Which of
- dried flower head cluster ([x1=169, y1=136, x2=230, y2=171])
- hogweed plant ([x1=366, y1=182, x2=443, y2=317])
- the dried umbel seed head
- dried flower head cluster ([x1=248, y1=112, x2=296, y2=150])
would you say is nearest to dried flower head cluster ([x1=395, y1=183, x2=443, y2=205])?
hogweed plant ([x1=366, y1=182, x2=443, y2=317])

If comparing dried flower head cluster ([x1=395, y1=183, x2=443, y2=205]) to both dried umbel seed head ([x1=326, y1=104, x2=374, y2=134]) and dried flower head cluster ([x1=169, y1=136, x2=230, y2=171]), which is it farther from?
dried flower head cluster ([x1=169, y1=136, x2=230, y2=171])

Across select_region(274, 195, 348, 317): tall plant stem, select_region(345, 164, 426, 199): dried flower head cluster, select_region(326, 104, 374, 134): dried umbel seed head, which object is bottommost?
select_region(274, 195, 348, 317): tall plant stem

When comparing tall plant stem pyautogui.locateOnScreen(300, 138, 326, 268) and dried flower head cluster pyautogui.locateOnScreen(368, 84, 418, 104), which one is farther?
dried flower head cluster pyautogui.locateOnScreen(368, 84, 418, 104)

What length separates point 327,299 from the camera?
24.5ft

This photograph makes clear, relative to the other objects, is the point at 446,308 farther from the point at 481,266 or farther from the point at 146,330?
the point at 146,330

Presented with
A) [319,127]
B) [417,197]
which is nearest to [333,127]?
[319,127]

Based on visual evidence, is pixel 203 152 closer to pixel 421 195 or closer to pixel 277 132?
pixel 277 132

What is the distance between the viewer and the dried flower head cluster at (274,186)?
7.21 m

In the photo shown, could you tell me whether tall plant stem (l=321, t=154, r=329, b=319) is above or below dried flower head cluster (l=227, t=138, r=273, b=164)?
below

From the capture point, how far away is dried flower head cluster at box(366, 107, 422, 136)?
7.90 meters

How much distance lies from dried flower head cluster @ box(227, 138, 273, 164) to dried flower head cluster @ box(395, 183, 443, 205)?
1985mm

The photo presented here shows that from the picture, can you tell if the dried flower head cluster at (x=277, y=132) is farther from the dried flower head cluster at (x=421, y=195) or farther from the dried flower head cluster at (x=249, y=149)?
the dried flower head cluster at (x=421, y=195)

---

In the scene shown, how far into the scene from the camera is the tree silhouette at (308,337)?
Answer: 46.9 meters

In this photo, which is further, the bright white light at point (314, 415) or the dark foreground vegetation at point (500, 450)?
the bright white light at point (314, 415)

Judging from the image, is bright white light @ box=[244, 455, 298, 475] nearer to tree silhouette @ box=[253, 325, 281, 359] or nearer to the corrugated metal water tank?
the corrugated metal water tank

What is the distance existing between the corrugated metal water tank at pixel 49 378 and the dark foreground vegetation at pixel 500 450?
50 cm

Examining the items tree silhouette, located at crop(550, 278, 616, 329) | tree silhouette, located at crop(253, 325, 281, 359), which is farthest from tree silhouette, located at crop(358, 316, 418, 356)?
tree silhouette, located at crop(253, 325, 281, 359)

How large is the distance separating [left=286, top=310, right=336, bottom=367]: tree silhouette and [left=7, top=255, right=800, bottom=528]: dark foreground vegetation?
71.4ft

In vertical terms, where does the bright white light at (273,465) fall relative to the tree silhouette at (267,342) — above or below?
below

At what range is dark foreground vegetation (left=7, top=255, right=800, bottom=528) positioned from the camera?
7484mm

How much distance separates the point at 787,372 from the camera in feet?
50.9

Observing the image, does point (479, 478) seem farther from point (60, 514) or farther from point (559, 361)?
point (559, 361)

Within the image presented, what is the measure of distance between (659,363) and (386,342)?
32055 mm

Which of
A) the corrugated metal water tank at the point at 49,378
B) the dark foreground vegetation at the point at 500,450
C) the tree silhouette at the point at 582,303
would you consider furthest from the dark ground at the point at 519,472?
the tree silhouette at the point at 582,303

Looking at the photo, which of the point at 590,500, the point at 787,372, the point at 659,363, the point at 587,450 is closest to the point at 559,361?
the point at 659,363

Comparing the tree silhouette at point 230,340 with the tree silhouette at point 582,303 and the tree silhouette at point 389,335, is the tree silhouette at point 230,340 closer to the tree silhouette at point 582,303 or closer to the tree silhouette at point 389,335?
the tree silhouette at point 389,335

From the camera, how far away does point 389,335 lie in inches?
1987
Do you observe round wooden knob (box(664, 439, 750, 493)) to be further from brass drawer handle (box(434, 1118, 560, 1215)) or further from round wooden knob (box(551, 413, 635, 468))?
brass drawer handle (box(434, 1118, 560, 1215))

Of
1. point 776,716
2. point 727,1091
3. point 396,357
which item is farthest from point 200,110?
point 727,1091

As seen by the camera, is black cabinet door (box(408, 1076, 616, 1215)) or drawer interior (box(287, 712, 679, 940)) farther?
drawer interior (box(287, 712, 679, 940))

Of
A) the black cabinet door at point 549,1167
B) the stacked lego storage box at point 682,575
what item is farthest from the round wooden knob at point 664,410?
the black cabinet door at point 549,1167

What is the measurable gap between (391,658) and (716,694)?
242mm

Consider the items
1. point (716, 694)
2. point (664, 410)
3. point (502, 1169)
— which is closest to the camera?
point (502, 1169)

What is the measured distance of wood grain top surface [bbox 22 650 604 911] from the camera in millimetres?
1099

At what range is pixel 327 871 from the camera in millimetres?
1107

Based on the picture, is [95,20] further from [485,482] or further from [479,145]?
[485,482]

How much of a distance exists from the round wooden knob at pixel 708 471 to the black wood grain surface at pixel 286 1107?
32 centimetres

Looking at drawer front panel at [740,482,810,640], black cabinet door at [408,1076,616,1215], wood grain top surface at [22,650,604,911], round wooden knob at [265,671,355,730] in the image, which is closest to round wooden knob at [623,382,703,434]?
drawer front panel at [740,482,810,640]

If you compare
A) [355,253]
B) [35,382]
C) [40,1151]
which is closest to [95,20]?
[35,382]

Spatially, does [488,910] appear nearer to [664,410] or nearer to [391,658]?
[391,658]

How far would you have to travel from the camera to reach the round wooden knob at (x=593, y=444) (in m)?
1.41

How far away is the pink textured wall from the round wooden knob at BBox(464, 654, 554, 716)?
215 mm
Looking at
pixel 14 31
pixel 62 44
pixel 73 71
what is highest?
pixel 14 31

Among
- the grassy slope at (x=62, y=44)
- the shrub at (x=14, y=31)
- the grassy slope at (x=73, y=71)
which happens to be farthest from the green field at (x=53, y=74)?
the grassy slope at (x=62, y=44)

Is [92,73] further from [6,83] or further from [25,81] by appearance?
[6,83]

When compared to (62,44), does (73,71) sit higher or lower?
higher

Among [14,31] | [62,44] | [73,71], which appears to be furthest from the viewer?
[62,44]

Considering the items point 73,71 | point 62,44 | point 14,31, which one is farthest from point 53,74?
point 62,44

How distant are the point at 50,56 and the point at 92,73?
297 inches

## EXERCISE GOAL
Please report every line of the records above that contains the word "corrugated", copying each line in full. Case counts.

## EXERCISE RESPONSE
Judging from the image, is bright white light @ box=[244, 455, 298, 475] nearer to tree silhouette @ box=[253, 325, 281, 359] or nearer to the corrugated metal water tank?
the corrugated metal water tank
What is the distance existing between the corrugated metal water tank at pixel 49 378 and the dark foreground vegetation at pixel 500 450?
A) the corrugated metal water tank at the point at 49,378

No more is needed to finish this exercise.